Tiroler Tageszeitung, Leitartikel, Ausgabe vom 8. Juli 2019. Von PETER NINDLER. „Schwarzer Balanceakt“.

Innsbruck (OTS) Personalentscheidungen wie für die Nationalratswahl rütteln immer an der Balance in der Tiroler VP. Die „bündische Sozial-partnerschaft“ zerrt zwar an den Nerven eines jeden Parteichefs, sie ist aber zugleich die große Mobilisierungsstärke der VP.

Wer will schon stromlinienförmige Parteien haben? Wenn innerparteilich diskutiert wird, hat das nichts mit alt oder neu, schwarz oder türkis zu tun, sondern mit Breite und Dynamik. Die Tiroler Volkspartei mit ihrer bündischen Organisationsstruktur, die zwar Personalentscheidungen nicht ganz einfach macht, lebt damit nämlich ganz gut. 42,6 Prozent bei der EU-Wahl und 44,2 Prozent bei der Landtagswahl 2018 drücken ihre Mobilisierungsstärke aus; obwohl es zwischen Bauern-, Wirtschafts- und Arbeitnehmerbund öfters kracht und Arbeiterkammerpräsident Erwin Zangerl regelmäßig türkis-blaue Machtmauscheleien auf dem Rücken der Arbeitnehmer kritisiert hat. Manche mögen es in der ÖVP nicht gerne hören: Aber die charakteristische „bündische Sozialpartnerschaft“ ist ein Erfolgsgeheimnis der Tiroler Volkspartei.

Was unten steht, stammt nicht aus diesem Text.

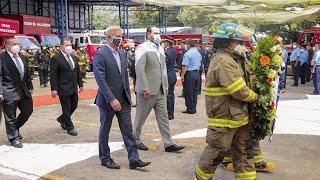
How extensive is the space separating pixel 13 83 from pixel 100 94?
206 cm

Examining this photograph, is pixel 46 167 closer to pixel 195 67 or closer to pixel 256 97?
pixel 256 97

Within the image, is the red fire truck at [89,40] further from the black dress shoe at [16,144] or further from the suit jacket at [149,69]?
the suit jacket at [149,69]

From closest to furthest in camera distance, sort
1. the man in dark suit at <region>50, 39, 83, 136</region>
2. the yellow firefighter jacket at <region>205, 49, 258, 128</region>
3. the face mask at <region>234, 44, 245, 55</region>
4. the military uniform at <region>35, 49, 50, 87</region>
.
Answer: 1. the yellow firefighter jacket at <region>205, 49, 258, 128</region>
2. the face mask at <region>234, 44, 245, 55</region>
3. the man in dark suit at <region>50, 39, 83, 136</region>
4. the military uniform at <region>35, 49, 50, 87</region>

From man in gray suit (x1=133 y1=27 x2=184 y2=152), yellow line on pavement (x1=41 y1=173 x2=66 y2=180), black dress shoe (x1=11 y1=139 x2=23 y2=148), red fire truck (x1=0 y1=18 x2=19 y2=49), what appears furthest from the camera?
red fire truck (x1=0 y1=18 x2=19 y2=49)

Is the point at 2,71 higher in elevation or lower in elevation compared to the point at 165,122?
higher

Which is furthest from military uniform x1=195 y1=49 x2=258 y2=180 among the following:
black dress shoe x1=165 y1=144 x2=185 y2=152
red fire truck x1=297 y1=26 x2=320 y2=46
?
red fire truck x1=297 y1=26 x2=320 y2=46

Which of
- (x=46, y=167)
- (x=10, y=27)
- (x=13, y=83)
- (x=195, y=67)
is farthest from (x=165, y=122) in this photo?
(x=10, y=27)

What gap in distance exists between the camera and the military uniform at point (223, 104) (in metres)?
4.85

Vor der Nationalratswahl 2017 geriet sie aus dem Gleichgewicht, weil die Arbeitnehmer aufs Abstellgleis gestellt wurden. Diesen Fehler wird Parteichef und Landeshauptmann Günther Platter diesmal nicht machen. Denn zu viel steht auf dem Spiel, nicht nur bei der Nationalratswahl im September. Für die sozialpolitischen Herausforderungen wie leistbares Wohnen und vor allem finanzierbare Grundstücke benötigt Platter eine Balance zwischen seinen Bünden. Die Unterstützung des grünen Koalitionspartners ist ihm allemal gewiss, wenn es um kostendämpfende Maßnahmen bei Widmungen und Immobilien geht.
Eines muss Platter ebenfalls beachten: Im Gegensatz zu 2017, als die Grünen aus dem Parlament geflogen sind und dann mit einem Negativ-Rucksack die Landtagswahl schlagen mussten, könnten wieder erstark­te Grüne auf Bundesebene und im Parlament den Juniorpartner in Tirol ebenfalls beflügeln. Da zeichnen sich im Wahlkampf ohnehin schon Konfliktlinien ab, wie beim Klimaschutz. Deshalb kann der Tiroler ÖVP-Chef Spannungen in seinen Reihen gar nicht brauchen. Ganz andere Sorgen quälen hingegen Tirols SPÖ-Chef Georg Dornauer. Er muss befürchten, dass türkise und grüne Erfolge bei der Nationalratswahl die Koalition in Tirol noch mehr zusammenschweißen. Die drohende Niederlage der SPÖ dürfte wiederum an Dornauers Image im Land kratzen. „Wohin soll ich mich wenden?“, wird sich der SPÖ-Chef schon derzeit fragen. Sein Zickzackkurs zwischen ÖVP und den anderen Oppositionsparteien fällt bereits auf. Damit sitzt er bald zwischen allen politischen Stühlen, eine Rolle, die dem aufstrebenden Dornauer bisher fremd war.